[Records]
◆ ◆ ◆ ◆ ◆
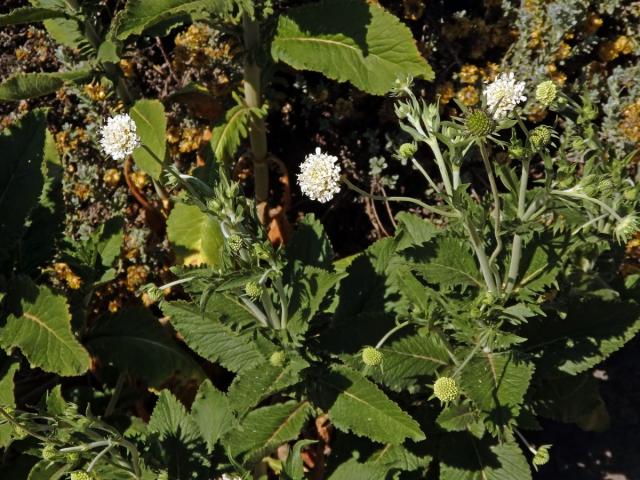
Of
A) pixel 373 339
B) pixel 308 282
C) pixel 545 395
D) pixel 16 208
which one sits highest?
pixel 16 208

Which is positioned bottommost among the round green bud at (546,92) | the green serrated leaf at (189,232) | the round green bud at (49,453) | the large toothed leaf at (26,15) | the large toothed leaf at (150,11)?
the green serrated leaf at (189,232)

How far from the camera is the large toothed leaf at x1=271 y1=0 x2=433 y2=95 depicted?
7.05 ft

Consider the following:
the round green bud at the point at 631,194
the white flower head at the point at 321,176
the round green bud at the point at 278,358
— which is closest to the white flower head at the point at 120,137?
the white flower head at the point at 321,176

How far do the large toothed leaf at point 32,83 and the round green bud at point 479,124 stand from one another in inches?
56.9

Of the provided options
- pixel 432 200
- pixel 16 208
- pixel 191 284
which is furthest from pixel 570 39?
pixel 16 208

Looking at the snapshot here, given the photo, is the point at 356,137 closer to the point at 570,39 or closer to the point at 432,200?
the point at 432,200

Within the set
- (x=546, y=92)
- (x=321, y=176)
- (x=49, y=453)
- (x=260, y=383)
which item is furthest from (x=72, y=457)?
(x=546, y=92)

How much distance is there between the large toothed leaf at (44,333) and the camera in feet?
6.27

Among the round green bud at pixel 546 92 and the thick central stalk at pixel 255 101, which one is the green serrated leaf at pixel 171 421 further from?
the round green bud at pixel 546 92

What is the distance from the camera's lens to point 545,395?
216 cm

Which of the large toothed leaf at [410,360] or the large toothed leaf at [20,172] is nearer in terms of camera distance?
the large toothed leaf at [410,360]

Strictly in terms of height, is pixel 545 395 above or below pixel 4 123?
below

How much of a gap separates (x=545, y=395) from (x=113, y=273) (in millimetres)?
1528

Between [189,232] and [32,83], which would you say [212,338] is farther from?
[32,83]
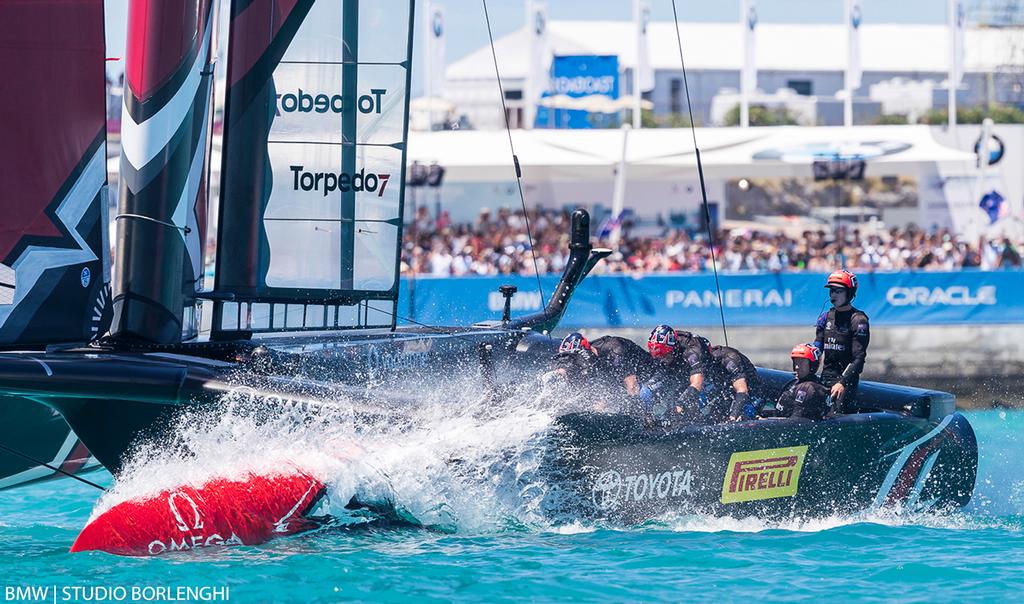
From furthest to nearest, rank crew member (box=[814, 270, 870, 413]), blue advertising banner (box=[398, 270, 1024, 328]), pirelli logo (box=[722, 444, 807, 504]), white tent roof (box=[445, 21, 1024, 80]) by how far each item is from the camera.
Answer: white tent roof (box=[445, 21, 1024, 80]), blue advertising banner (box=[398, 270, 1024, 328]), crew member (box=[814, 270, 870, 413]), pirelli logo (box=[722, 444, 807, 504])

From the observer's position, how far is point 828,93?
1291 inches

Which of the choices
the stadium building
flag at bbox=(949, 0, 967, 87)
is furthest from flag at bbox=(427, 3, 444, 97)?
flag at bbox=(949, 0, 967, 87)

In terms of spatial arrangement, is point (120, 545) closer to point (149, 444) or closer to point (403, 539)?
point (149, 444)

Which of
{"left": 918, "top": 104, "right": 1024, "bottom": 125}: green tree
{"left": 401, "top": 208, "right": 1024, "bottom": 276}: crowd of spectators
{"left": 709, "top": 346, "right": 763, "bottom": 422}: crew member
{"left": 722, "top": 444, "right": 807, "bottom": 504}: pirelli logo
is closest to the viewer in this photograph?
{"left": 722, "top": 444, "right": 807, "bottom": 504}: pirelli logo

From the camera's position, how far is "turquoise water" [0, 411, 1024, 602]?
269 inches

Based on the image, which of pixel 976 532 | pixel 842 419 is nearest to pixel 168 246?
pixel 842 419

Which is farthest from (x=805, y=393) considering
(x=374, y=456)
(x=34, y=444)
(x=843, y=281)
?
(x=34, y=444)

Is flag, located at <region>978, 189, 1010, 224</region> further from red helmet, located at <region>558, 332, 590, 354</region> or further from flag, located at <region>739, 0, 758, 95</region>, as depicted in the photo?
red helmet, located at <region>558, 332, 590, 354</region>

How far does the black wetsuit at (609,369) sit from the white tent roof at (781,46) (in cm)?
2134

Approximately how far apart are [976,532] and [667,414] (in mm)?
2093

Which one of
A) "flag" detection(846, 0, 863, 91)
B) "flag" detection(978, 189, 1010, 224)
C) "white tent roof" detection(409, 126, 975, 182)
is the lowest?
"flag" detection(978, 189, 1010, 224)

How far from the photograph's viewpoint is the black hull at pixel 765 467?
8.24 meters

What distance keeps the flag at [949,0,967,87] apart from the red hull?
61.3 feet

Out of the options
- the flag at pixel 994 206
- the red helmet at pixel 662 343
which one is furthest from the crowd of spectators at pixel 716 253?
the red helmet at pixel 662 343
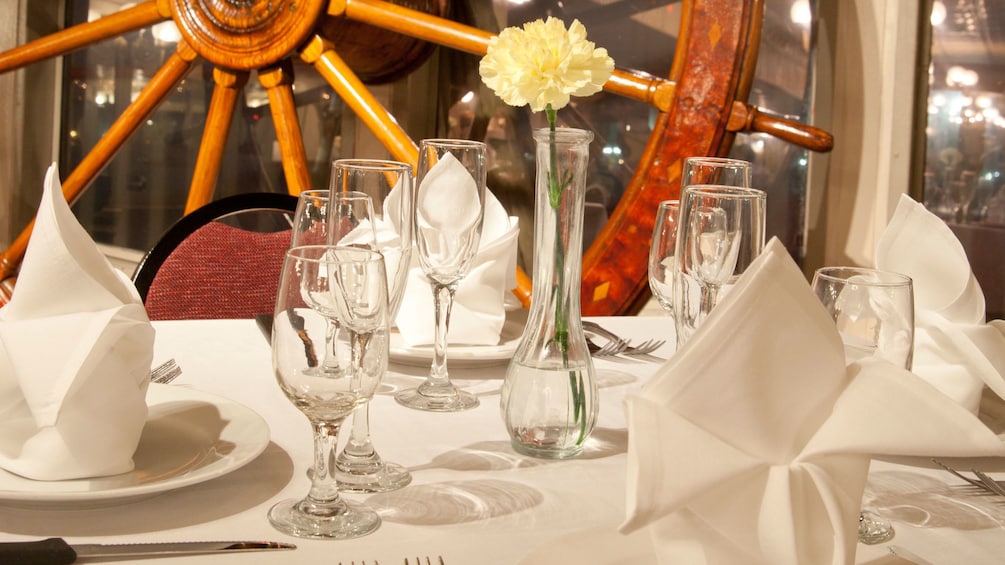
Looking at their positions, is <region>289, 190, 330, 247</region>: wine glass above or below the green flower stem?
above

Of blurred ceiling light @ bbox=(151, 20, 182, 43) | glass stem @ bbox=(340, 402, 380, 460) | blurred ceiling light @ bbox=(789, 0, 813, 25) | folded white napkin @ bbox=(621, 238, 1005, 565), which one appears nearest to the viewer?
folded white napkin @ bbox=(621, 238, 1005, 565)

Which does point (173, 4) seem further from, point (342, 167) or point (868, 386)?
point (868, 386)

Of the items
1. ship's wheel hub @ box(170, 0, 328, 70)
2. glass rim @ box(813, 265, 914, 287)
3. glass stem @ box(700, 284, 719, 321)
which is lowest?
glass stem @ box(700, 284, 719, 321)

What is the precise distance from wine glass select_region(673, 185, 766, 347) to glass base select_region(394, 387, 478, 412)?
163mm

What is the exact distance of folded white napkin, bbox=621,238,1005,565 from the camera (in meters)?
0.40

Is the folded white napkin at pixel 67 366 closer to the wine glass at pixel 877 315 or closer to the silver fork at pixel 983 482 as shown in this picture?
the wine glass at pixel 877 315

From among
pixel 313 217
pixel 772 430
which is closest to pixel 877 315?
pixel 772 430

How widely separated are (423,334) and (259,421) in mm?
241

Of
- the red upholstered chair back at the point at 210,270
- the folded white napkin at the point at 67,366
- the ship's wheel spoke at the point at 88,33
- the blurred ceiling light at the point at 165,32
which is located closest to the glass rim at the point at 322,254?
the folded white napkin at the point at 67,366

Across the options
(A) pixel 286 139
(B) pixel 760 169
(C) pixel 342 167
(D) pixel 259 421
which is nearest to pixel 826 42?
(B) pixel 760 169

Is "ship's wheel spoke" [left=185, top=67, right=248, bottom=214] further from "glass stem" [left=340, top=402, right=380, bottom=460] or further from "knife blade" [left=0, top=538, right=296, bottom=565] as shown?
"knife blade" [left=0, top=538, right=296, bottom=565]

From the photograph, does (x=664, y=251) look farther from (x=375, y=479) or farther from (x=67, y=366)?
(x=67, y=366)

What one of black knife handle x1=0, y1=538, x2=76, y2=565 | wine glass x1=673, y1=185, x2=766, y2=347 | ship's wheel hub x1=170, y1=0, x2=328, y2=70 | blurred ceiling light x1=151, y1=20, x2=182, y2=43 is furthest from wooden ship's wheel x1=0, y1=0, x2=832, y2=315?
black knife handle x1=0, y1=538, x2=76, y2=565

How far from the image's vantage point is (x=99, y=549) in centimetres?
47
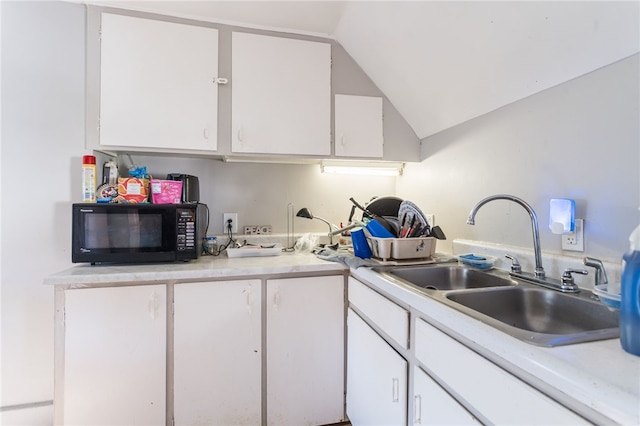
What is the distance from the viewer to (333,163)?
2051 mm

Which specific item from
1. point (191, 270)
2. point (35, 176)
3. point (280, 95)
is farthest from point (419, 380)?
point (35, 176)

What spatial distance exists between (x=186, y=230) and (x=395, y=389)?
46.5 inches

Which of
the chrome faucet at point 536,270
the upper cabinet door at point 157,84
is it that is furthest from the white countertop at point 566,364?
the upper cabinet door at point 157,84

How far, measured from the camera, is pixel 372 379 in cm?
130

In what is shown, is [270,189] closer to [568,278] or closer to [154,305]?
[154,305]

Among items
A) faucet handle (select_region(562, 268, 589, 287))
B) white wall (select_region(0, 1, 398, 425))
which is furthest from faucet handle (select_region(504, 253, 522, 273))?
white wall (select_region(0, 1, 398, 425))

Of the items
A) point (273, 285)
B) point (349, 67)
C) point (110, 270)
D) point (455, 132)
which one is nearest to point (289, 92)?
point (349, 67)

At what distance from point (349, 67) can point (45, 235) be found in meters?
1.95

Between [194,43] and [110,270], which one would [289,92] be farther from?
[110,270]

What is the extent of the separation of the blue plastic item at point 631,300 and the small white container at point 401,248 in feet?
2.93

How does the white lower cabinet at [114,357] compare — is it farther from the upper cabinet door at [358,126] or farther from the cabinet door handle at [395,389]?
the upper cabinet door at [358,126]

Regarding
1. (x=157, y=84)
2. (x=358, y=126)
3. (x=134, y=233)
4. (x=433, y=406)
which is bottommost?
(x=433, y=406)

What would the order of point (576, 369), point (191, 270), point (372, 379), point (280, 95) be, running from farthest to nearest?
point (280, 95) < point (191, 270) < point (372, 379) < point (576, 369)

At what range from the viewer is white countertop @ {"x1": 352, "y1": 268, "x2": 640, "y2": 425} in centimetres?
47
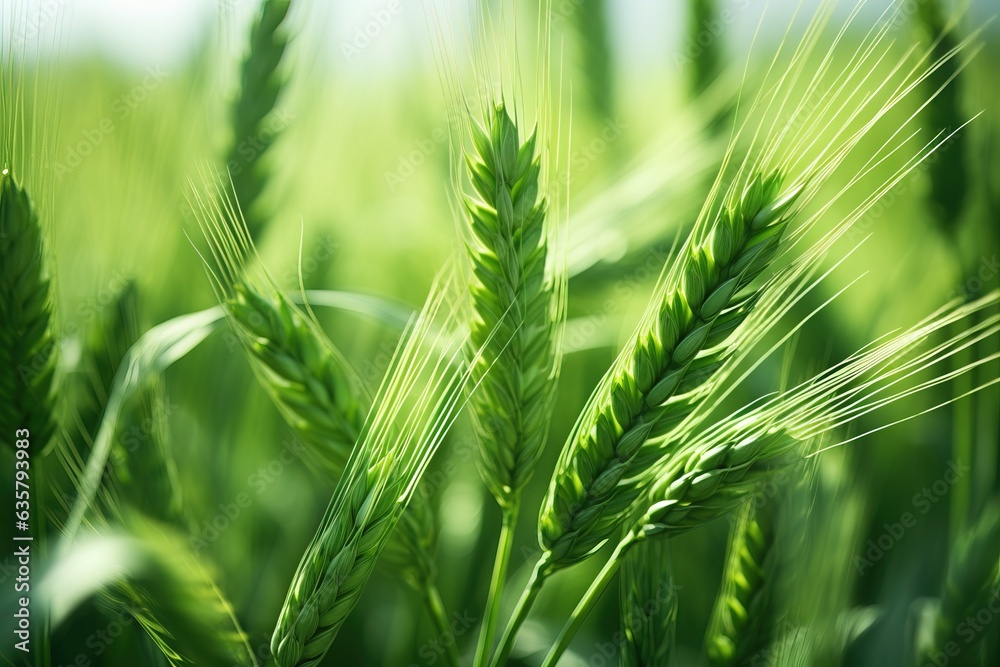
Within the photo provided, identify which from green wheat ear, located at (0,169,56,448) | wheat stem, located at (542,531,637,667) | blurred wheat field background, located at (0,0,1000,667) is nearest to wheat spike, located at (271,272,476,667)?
blurred wheat field background, located at (0,0,1000,667)

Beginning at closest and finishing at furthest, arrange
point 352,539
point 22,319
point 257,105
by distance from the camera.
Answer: point 352,539, point 22,319, point 257,105

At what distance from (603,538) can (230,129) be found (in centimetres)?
48

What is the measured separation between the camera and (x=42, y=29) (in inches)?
19.7

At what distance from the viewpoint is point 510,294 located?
0.39 metres

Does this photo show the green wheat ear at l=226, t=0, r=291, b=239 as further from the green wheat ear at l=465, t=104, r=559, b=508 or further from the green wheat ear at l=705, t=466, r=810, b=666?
the green wheat ear at l=705, t=466, r=810, b=666

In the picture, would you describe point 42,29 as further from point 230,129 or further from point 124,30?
point 124,30

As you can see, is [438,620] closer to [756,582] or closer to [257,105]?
[756,582]

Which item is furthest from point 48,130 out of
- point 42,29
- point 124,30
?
point 124,30

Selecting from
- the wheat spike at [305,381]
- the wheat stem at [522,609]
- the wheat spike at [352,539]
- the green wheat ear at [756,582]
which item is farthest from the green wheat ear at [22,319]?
the green wheat ear at [756,582]

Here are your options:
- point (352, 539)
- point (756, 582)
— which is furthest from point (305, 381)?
point (756, 582)

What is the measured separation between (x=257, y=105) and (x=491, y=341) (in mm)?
363

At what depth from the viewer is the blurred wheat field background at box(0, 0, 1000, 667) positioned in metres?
0.39

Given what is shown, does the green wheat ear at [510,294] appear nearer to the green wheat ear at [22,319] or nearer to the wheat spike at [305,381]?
the wheat spike at [305,381]

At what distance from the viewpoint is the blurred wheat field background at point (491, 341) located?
15.2 inches
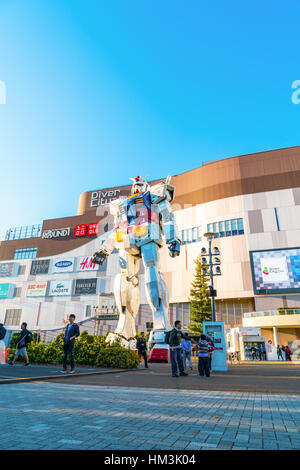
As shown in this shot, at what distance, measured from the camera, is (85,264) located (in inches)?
1939

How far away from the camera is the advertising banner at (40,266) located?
51.8 metres

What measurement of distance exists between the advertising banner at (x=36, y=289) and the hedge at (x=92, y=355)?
41.4 m

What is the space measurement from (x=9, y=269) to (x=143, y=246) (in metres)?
49.8

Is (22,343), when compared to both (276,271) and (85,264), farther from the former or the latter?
(85,264)

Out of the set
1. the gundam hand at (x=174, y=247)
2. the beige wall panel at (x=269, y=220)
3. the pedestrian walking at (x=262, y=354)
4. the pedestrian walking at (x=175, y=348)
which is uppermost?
the beige wall panel at (x=269, y=220)

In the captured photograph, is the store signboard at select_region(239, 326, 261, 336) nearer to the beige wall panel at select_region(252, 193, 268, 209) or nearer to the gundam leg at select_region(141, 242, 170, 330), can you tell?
the beige wall panel at select_region(252, 193, 268, 209)

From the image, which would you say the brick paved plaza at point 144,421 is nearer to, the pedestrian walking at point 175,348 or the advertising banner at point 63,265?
the pedestrian walking at point 175,348

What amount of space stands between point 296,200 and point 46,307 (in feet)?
137

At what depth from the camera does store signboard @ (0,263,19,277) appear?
53.8 meters

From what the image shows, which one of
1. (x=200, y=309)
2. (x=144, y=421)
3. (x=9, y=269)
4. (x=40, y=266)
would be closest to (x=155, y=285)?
(x=144, y=421)

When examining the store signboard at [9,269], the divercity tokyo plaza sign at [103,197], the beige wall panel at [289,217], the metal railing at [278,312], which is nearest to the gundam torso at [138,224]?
the metal railing at [278,312]

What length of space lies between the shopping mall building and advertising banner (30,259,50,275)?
0.20 m

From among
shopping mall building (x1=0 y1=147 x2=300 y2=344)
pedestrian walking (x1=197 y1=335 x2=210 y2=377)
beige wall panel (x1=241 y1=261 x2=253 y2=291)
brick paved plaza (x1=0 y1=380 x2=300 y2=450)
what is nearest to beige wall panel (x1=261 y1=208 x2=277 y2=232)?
shopping mall building (x1=0 y1=147 x2=300 y2=344)
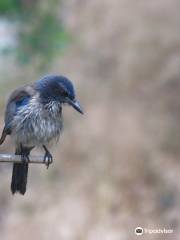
◆ ◆ ◆ ◆ ◆
▶ _Problem requirements_
Return each of the lines above that contains the string "exists".

▶ _Result for this task_
What spatial distance exists between (x=186, y=230) and (x=395, y=389)?
What measurement of distance exists between the advertising banner at (x=36, y=289) and the hedge at (x=92, y=355)?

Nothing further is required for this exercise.